▽

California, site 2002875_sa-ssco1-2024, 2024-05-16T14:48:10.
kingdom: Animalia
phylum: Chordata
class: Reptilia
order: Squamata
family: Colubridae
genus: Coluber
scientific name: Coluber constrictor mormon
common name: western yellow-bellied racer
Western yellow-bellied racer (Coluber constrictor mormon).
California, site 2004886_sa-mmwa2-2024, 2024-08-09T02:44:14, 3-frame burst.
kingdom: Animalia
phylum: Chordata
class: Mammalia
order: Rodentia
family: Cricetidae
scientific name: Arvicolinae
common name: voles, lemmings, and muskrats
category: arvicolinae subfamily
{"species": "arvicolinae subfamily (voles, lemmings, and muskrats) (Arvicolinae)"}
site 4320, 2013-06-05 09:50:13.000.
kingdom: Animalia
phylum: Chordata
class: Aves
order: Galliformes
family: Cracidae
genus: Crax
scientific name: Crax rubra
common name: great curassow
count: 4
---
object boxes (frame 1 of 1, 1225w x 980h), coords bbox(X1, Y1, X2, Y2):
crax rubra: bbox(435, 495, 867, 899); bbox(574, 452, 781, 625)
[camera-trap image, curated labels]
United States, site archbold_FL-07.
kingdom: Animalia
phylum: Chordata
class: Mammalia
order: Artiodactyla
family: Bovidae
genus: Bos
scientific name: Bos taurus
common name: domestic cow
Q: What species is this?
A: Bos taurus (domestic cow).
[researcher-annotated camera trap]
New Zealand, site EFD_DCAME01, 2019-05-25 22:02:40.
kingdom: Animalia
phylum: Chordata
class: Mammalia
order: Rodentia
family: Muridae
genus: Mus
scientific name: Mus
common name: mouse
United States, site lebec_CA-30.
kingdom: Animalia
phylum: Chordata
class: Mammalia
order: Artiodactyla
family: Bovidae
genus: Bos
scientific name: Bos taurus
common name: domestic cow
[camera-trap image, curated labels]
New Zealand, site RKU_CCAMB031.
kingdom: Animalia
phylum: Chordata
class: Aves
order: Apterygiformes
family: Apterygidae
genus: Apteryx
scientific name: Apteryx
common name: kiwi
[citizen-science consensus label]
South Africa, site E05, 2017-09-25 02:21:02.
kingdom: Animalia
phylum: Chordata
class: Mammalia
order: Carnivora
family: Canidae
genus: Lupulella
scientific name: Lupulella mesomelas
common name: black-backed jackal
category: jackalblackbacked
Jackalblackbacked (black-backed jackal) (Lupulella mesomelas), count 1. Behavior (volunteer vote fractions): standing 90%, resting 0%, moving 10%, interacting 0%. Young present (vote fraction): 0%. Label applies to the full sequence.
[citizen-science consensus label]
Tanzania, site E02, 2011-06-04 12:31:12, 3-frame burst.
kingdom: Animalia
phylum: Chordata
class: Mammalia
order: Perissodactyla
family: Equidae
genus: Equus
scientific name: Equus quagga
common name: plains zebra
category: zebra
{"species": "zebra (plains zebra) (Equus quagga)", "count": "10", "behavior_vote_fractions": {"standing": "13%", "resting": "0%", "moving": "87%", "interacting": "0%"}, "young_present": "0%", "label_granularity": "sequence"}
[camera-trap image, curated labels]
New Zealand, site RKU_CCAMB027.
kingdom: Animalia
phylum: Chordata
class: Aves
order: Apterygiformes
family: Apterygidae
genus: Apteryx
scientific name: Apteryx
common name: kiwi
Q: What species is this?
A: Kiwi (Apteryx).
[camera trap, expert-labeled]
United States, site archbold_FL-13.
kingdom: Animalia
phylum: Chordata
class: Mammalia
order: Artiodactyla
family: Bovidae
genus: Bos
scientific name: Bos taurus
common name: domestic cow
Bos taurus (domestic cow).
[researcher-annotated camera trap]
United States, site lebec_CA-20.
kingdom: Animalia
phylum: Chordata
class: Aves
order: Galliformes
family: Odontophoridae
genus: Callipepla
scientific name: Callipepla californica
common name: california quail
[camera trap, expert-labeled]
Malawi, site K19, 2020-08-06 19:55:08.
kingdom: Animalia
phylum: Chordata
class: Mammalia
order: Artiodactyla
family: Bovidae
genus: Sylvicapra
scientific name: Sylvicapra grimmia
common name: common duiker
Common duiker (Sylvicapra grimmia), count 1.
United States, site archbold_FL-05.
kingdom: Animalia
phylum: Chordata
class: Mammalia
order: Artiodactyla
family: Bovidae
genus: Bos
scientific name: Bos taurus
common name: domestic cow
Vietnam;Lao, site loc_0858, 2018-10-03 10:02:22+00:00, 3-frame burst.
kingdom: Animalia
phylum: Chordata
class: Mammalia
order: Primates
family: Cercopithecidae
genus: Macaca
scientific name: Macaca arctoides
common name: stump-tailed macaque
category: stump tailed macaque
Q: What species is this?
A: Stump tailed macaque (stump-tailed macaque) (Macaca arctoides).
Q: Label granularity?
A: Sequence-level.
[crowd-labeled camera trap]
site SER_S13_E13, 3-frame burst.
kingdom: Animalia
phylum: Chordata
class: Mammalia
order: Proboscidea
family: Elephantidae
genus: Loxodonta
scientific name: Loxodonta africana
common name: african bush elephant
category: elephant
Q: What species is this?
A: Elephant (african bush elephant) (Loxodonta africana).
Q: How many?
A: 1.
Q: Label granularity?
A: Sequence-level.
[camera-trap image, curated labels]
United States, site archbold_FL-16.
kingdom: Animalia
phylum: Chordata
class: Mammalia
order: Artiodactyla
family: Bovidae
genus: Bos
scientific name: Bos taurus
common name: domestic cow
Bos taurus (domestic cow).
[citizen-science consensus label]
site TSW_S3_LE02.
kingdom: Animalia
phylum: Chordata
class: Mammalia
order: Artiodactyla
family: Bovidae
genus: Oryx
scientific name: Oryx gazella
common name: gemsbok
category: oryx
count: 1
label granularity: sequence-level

△

• [Task directions] Determine how many lines of the records contain the word "Equus". Reply with the number by itself.

• [Response for this exercise] 3